The Face of Another - Kobo Abe [5]
But, for a moment, I suspected I had mistaken the record. If not, certainly the machine was out of kilter. The music sounded insane. I had never heard such Bach. If you suppose Bach to be balm for the soul, imagine it as nothing but a lump of clay, neither poison nor balm. It was meaningless and stupid; every phrase played seemed to me quite like a dusty, sticky lollipop.
At precisely that moment you filled two cups with black tea and brought them into the room. When I said nothing, you must have thought I was absorbed in my listening, and you left, keeping your footsteps as quiet as possible. Then, it appeared that I was the one who was mad! Even so, I could not believe it. How should a wound on the face have any effect on one’s sense of hearing? But the deformed Bach, no matter how I listened, would not go back to normal again; I could only assume the wound had produced this effect. I stuck a cigarette through the slit in the bandage and asked myself with a nervous fidget what I had lost along with my face. Apparently my philosophy about faces stood in need of fundamental revision.

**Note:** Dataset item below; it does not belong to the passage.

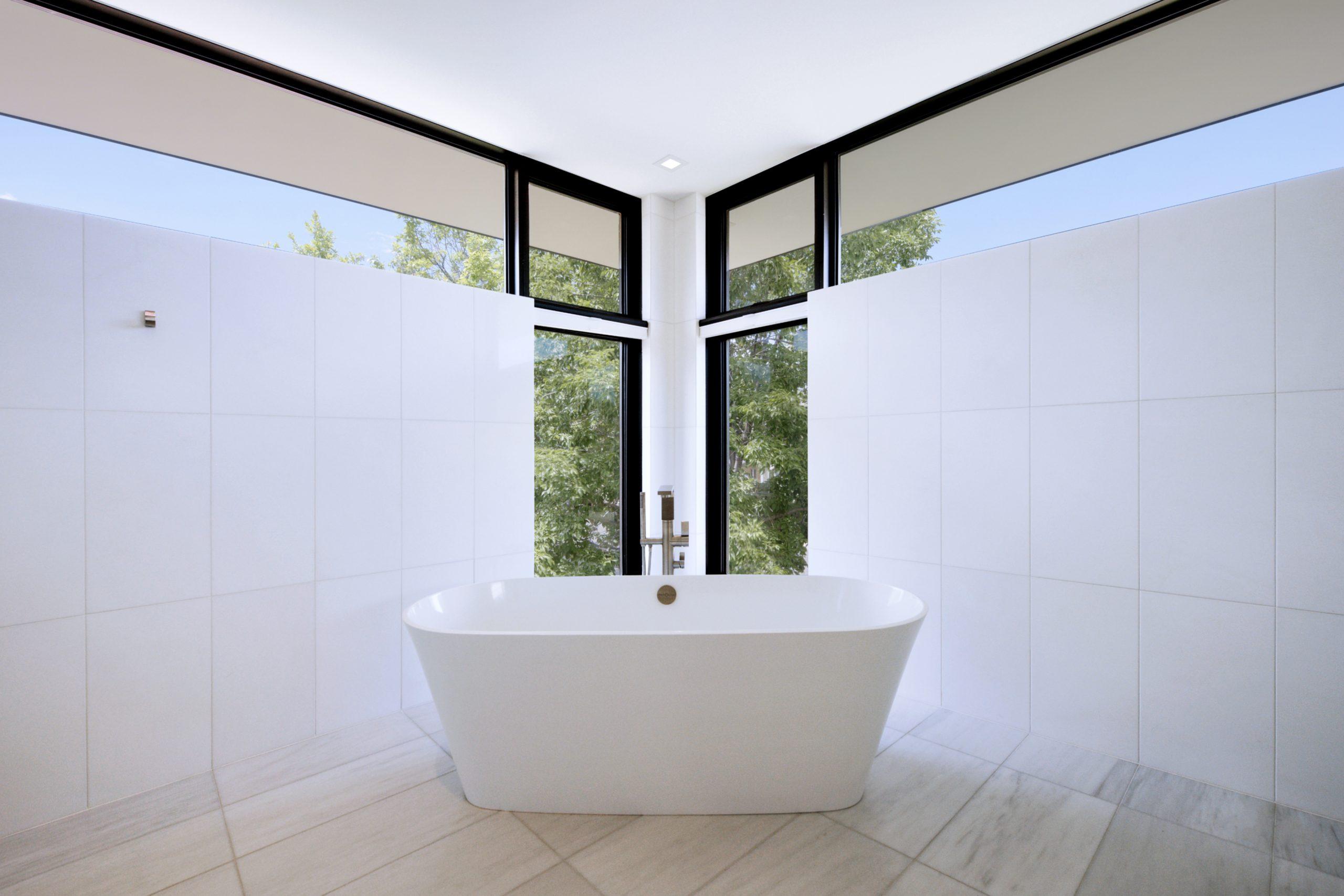 Schneider Residence Symmetrical Master Bathtub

Then, suddenly, as if the floor of time had slipped away, I found myself in a memory of thirty years ago. The event I had thought of not even once since then abruptly and vividly came back. It concerned my elder sister’s false hair. I don’t quite know how to put it, but I felt the wig to be unspeakably indecent and immoral. One time I sneaked it away and burned it up. My mother discovered this. She was strangely insistent. She questioned me, and although my action had been intended to do right, when it came to being examined I did not know what to answer and just stammered and blushed. No, if I had tried perhaps I might have been able to answer. But such things are sullied by being spoken aloud; I think my very strict moral sense made me be silent.… And if I replaced false hair with the word face the same unbearable feeling of frustration would fit in perfectly with the crumbling and empty sounds of the Bach.
When I stopped the record and came out of the study, as if impelled, you were just in the act of polishing some glasses lined up before you in the dining room. I cannot trace back what happened to me. But coming up against your resistance, I was at last able to grasp the meaning of my own position. I bore down on your shoulder with my right hand and tried to thrust my left hand up under your skirt. You gave a shriek and, suddenly straightening your legs, jumped up. The chair fell over and a glass crashed to the floor.
We stood transfixed, breathless, with the fallen chair between us. Admittedly my action must have been too headstrong. But I also had some excuse. It was a desperate effort to regain all at once what I was beginning to lose because of my ravaged face. Since the accident, the two of us had completely stopped sexual relations. In theory, I conceded that my face was an incidental reason, but in reality perhaps I was sneaking around trying a direct test of your response. I had been driven into a corner, and there was nothing to do but launch a frontal counterattack. Apparently I had tried to convince you by my action that the face was a mere screen, an illusion of no importance.
The feel of your inner thigh still glowed like powdered alabaster on my finger tips. A cry stuck in my throat like a bundle of thorns. How much I wanted to say … but I could not form a single word. Excuses? Consolation? Blame? If we had talked about it, we would have had to decide on one or the other, and such a decision would hardly have been enough. If it were a question of excuses and consolation, I would have preferred to melt away like smoke. Supposing I chose to attack.… Well, if I tore your face off, at least you would be the same as I … or some even more horrible goblin. Suddenly you began to sob. It was an unnerving sound, like air escaping from a faucet when the water stops.